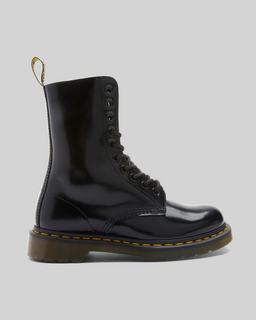 Dr. Martens x Marc Jacobs Leather Boot--Alternate view
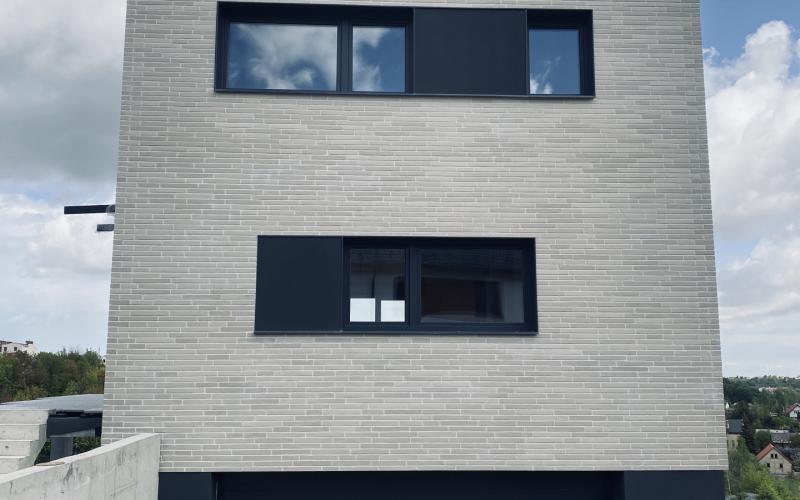 Osiedle Olchowa - domy - Gdańsk, Ujeścisko, ul. Migdałowa, City House - zdjęcie 3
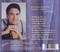 CD All the Way di Ken Navarro 1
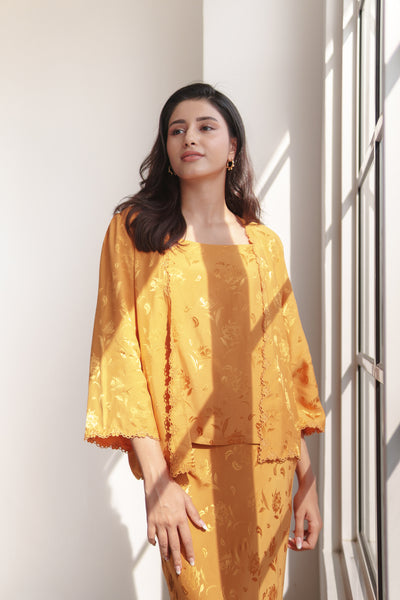Rani 2-piece Kebaya Top in Mustard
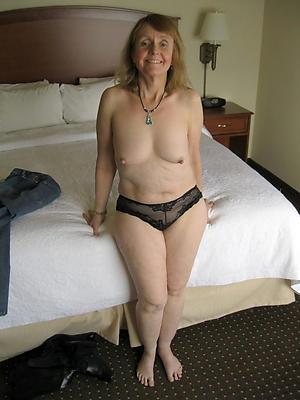 sexy women in briefs sex gallery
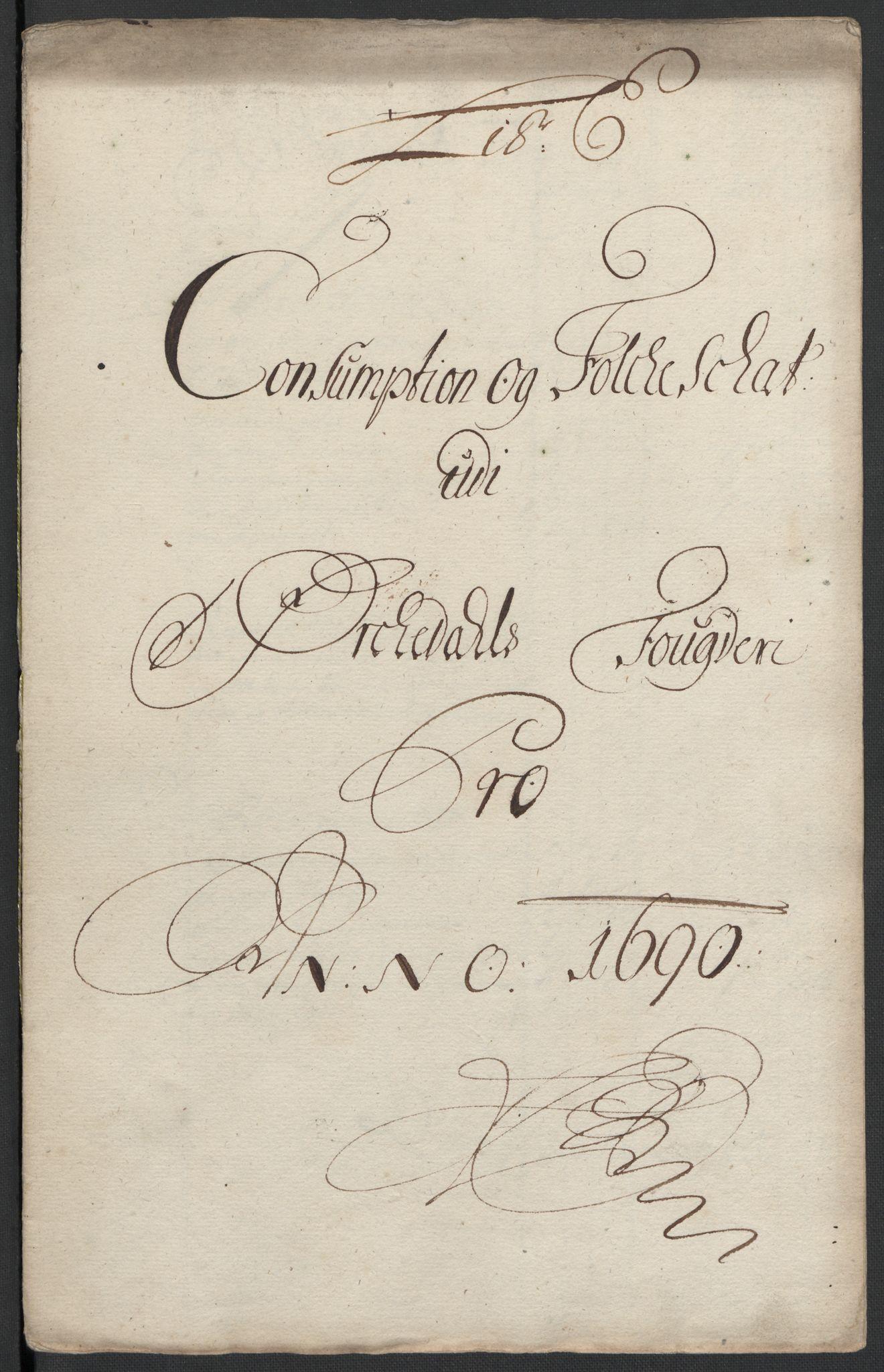 RA, Rentekammeret inntil 1814, Reviderte regnskaper, Fogderegnskap, R58/L3936: Fogderegnskap Orkdal, 1689-1690, s. 361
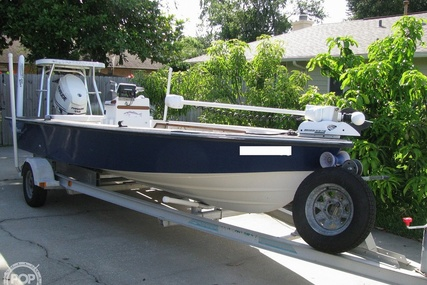 Maverick Master Angler 18 for sale in United States of America for $24,999 (£17,922)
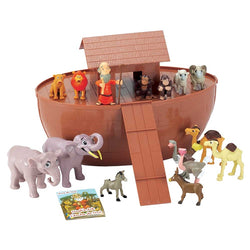 Plastic Noah's Art Set - HOBIBLPLAY-1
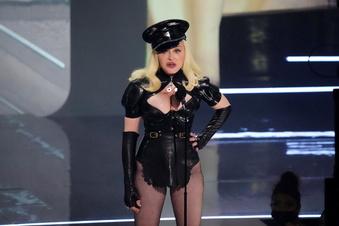 Madonna eröffnet MTV Video Music Awards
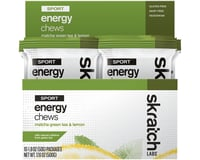Skratch Labs Sport Energy Chews (Matcha Green Tea & Lemon)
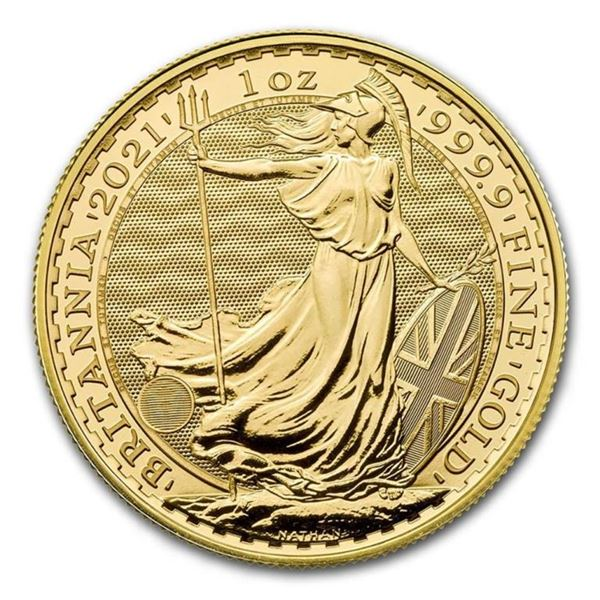 Royal Britannia .9999 Fine Gold Round. 1oz  Actual Gold Weight. Very Collectible. (Tax  Exempt). Ava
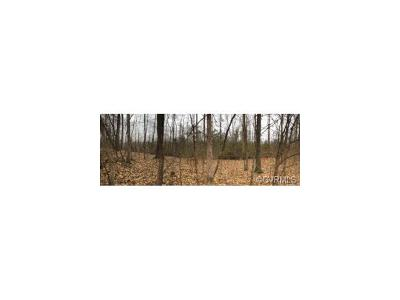 Amelia Courthouse VA Residential Lots & Land For Sale: $39,000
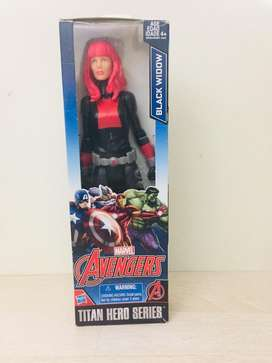 Titan Hero Series Black Widow 30 Cm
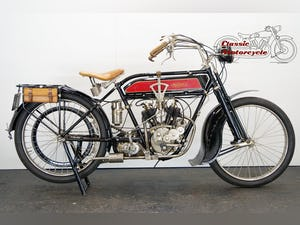 Peugeot 3,5hp 1919 344cc 2 cyl sv V-twin For Sale (picture 1 of 10)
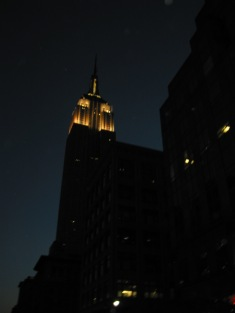 Night time Empire View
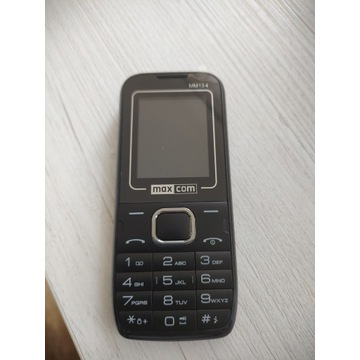Telefon Maxcom Classic MM134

Exercise aim:
The answer is those lines of the material above that run from the one containing "Skratch Labs Sport" up to and including the one containing "Titan Hero Series Black Widow 30 Cm", restated exactly and without images.

Response to this exercise:
Skratch Labs Sport Energy Chews (Matcha Green Tea & Lemon)
 Royal Britannia .9999 Fine Gold Round. 1oz  Actual Gold Weight. Very Collectible. (Tax  Exempt). Ava
 Amelia Courthouse VA Residential Lots & Land For Sale: $39,000
 Titan Hero Series Black Widow 30 Cm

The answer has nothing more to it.